Step 1: Understanding the Question.
We need to know the visual acuity cut off used by India's School Vision Screening Programme to decide whether a child's vision is normal or needs referral for a full eye check-up.
Step 2: Key Concept.
School vision screening is a mass, first-level check done by teachers or trained health workers, using a Snellen's chart at a fixed distance, so the pass level has to be practical, not a perfect 6/6 reading that even many healthy children may not hit on a single quick test. Under India's School Vision Screening Programme (run through the National Programme for Control of Blindness / RBSK), a child whose vision is WORSE than 6/9 in either eye is treated as "abnormal" and referred to a vision centre or ophthalmologist for a full check and, if needed, glasses.

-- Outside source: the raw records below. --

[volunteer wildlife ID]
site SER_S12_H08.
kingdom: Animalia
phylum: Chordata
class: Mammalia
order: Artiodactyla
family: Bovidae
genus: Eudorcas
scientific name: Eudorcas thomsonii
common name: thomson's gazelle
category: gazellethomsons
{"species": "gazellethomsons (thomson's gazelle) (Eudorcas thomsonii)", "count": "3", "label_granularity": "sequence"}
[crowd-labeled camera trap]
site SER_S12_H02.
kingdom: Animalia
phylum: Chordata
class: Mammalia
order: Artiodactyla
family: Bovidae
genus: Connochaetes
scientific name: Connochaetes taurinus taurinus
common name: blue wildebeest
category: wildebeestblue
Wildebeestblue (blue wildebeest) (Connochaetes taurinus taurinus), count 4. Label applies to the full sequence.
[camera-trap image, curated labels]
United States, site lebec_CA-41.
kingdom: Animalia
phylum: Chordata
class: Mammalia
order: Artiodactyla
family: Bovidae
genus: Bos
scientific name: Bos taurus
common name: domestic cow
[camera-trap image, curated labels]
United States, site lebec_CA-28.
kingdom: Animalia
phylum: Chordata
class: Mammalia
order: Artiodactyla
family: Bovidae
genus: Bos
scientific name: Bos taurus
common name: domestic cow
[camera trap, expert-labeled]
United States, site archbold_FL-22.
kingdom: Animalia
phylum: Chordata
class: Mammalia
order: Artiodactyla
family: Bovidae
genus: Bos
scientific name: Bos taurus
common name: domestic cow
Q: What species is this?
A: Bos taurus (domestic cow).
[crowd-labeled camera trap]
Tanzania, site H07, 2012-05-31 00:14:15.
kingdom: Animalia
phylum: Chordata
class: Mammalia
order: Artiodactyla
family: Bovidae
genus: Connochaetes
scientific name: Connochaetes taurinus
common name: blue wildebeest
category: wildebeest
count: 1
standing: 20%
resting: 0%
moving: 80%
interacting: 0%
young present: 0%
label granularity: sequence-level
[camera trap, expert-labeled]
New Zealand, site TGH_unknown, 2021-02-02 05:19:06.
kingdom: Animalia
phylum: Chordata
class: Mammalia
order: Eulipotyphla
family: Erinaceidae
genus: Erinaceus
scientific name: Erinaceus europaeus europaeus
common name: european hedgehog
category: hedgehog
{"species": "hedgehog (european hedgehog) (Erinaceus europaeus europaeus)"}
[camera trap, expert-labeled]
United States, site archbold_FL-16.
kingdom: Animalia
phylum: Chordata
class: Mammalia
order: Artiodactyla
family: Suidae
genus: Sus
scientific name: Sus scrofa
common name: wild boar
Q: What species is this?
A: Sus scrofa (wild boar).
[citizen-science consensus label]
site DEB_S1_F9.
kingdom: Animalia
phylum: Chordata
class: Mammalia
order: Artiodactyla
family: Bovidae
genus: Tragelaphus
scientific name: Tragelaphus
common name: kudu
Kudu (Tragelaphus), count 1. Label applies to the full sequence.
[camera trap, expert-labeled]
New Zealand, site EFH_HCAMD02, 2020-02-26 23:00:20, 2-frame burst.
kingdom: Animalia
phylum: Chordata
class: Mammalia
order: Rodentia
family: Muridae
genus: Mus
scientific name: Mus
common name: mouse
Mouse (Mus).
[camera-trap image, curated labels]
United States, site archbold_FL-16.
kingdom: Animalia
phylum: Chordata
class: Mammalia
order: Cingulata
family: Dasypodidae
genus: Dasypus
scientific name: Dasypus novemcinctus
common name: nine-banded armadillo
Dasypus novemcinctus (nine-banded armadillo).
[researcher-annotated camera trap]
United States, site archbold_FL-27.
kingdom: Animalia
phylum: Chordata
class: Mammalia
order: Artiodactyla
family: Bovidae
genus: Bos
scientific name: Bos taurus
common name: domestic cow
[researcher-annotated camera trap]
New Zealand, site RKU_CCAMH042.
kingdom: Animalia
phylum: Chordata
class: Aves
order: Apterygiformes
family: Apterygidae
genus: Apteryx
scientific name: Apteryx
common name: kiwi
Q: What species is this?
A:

Step 3: Detailed Explanation.
6/6 (option A) is the textbook ideal for perfect vision, but using it as the pass mark for a mass school screening test would flag far too many normal children as "abnormal," since day to day variation and testing conditions rarely give a perfect 6/6 reading even in healthy eyes. This makes it impractical as the screening cut-off.
6/12 (option C) is looser than the actual programme cut-off and would miss children with a real, correctable refractive problem, since 6/12 already represents a meaningful drop in vision.
6/60 (option D) is far too poor a cut-off for a "normal versus abnormal" screening line; a child scoring 6/60 already has a marked visual problem and would in fact be picked up on almost any screening test. Using 6/60 as the pass/fail line for a screening programme meant to catch mild-to-moderate refractive errors early would let many children with real vision problems (in the 6/9 to 6/36 range) pass as "normal," defeating the point of screening.
6/9 (option B) is the accepted working cut-off: it is strict enough to pick up children with early or mild refractive error, but not so strict that normal healthy children keep getting wrongly referred.
Step 4: Final Answer.
Note on the source key: the scanned original answer key marks its stated answer with its own question mark, showing the paper's compilers were unsure of it. Current teaching on India's School Vision Screening Programme uses 6/9, not 6/60, as the normal/abnormal cut-off, since 6/60 is far too poor a level to serve as a screening pass mark. This solution follows the 6/9 standard used in current PSM/ophthalmology teaching.